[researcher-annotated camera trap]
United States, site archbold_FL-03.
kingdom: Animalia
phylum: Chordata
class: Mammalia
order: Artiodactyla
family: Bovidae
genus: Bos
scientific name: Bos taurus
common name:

**TASK TO CARRY OUT**. Starting at the top of the listing above, write out every line exactly as it appears.

**ANSWER BOX**.
[researcher-annotated camera trap]
United States, site archbold_FL-03.
kingdom: Animalia
phylum: Chordata
class: Mammalia
order: Artiodactyla
family: Bovidae
genus: Bos
scientific name: Bos taurus
common name:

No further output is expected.